Votre objectif:
Poursuivez le texte sur Le Prince travesti de Marivaux au-delà de sa dernière phrase, qui clôt la réplique d'Arlequin.

Texte à étudier:
Agrégation Marivaux Cours 1 & 2 (quatrième partie)

22 Octobre 2018 , Rédigé par J.-Luc Martine Publié dans #Agrégation Marivaux

 

 

DE LA DOUBLE INCONSTANCE À LA FAUSSE SUIVANTE

 

 

Le Prince travesti (1724)

 

Le Prince travesti ou l’Illustre Aventurier est une comédie héroïque et romanesque (une tragicomédie ? il y a pour cette pièce un problème d’affiliation générique) en trois actes et en prose, créée pour la première fois le 5 février 1724 par les Comédiens italiens à l’Hôtel de Bourgogne.

 

La pièce entretient des liens avec les précédentes et avec la suivante :

 

L’amour de Lélio et d’Hortense a trouvé son origine dans une rencontre qui précède le début de l’action. Cette rencontre antérieure à l’action, comme dans LDI (et dans Le Triomphe de l’amour) crée la possibilité et les données initiales de l’intrigue. Ici, Lélio a sauvé Hortense, alors mariée, d’une attaque de brigands. L’amour, inavoué de la part d’Hortense, mais parfaitement conscient était né entre eux.

 

Un arlequin, homme du peuple (d’origine paysanne) étranger à la Cour, qui fait la satire, mais qui aime le vin, le luxe et l’argent et les femmes et qui agit en nigaud (il est en cela plus conforme à son type italien).

 

Elle marque la poursuite chez Marivaux de l’emploi des masques, mais avec un déplacement des enjeux explicites. Lélio (le Prince de Léon) se déguise, afin de mieux connaître les hommes, il se fait passer pour un aventurier afin d'explorer le monde, de connaitre la nature humaine. Voici un extrait de la scène 4 de l’acte I, où le Prince dévoile son identité et ses intentions à Arlequin :

 

ARLEQUIN. Tenez, d’un autre côté, je m’imagine quelquefois que vous êtes quelque grand seigneur ; car j’ai entendu dire qu’il y a eu des princes qui ont couru la prétantaine pour s’ébaudir, et peut-être que c’est un vertigo qui vous a pris aussi.

LÉLIO, à part. Ce benêt-là se serait-il aperçu de ce que je suis… Et par où juges-tu que je pourrais être un prince ? Voilà une plaisante idée ! Est-ce par le nombre des équipages que j’avais quand je t’ai pris ? par ma magnificence ?

ARLEQUIN. Bon ! belles bagatelles ! tout le monde a de cela ; mais, par la mardi ! personne n’a si bon cœur que vous, et il m’est avis que c’est là la marque d’un prince.

LÉLIO. On peut avoir le cœur bon sans être prince, et pour l’avoir tel, un prince a plus à travailler qu’un autre ; mais comme tu es attaché à moi, je veux bien te confier que je suis un homme de condition qui me divertis à voyager inconnu pour étudier les hommes, et voir ce qu’ils sont dans tous les États1. Je suis jeune, c’est une étude qui me sera nécessaire un jour ; voilà mon secret, mon enfant.

ARLEQUIN. Ma foi ! cette étude-là ne vous apprendra que misère ; ce n’était pas la peine de courir la poste pour aller étudier toute cette racaille. Qu’est-ce que vous ferez de cette connaissance des hommes ? Vous n’apprendrez rien que des pauvretés.

Matériel fourni:

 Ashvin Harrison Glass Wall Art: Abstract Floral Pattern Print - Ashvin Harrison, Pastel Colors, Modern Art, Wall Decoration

---

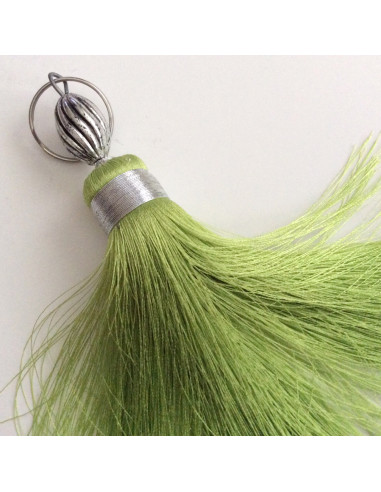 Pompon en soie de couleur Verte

Espace de réponse:
LÉLIO. C’est qu’ils ne me tromperont plus.

ARLEQUIN. Cela vous gâtera.

LÉLIO. D’où vient ?

ARLEQUIN. Vous ne serez plus si bon enfant quand vous serez bien savant sur cette race-là. En voyant tant de canailles, par dépit canaille vous deviendrez.

LÉLIO, à part les premiers mots. Il ne raisonne pas mal. Adieu, te voilà instruit, garde moi le secret ; je vais retrouver la Princesse.

 

« Le déguisement du prince en jeune homme de bonne famille voyageant incognito – en possible aventurier, donc – obéit à des motifs tout aussi chargés de sens symboliques ; émule du voyageur du monde vrai, il lui faut effacer provisoirement le Prince pour mieux se préparer à régner, en apprenant à connaitre les hommes dans tous les États et tous leurs états. Ce qui implique qu’on ne puisse le faire lorsqu’ils ont intérêt à vous tromper : quel prince peut se vanter d’avoir accès au visage sous le masque, à la vérité diverses des hommes dans le cercle de sa cour. La princesse en fait la cruelle expérience sur la meilleure amie »

 

 

Il y a un double déguisement, puisque le Roi de Castille se fait passer, de son coté, pour son ambassadeur allant demander la main de la princesse de Barcelone.

 

Cette liaison entre masque et connaissance, masque et démasquage se verra placée au centre de la pièce suivante.

 

Surtout M. explore là pour la première fois les ressources théâtrales du secret.

 

« Car il ne faut pas croire que le masque appelle nécessairement une stratégie du secret menacé : à preuve LDI de 1723, où le Prince, Flaminia, Trivelin, Lisette, se composent des identités fictives pour détacher Silvia d’Arlequin, sans qu’aucune mise en péril du secret ne surgisse de ce canevas de manipulations des cœurs ingénus ».

 

Ce sera encore à peu près pareil dans Le Triomphe de l’amour de 1732, qui doit beaucoup à la F S.

 

Le PT a recours pour la première fois à cette dramaturgie du secret. Un double secret : identité de Lélio, son amour pour Hortense.

 

Ces secrets deviennent l’enjeu des convoitises. Toutes les énergies se mobilisent et se croisent pour le percer et pour le défendre ; « de sa possession dépendent la fortune, le pouvoir, l’amour, la vie ».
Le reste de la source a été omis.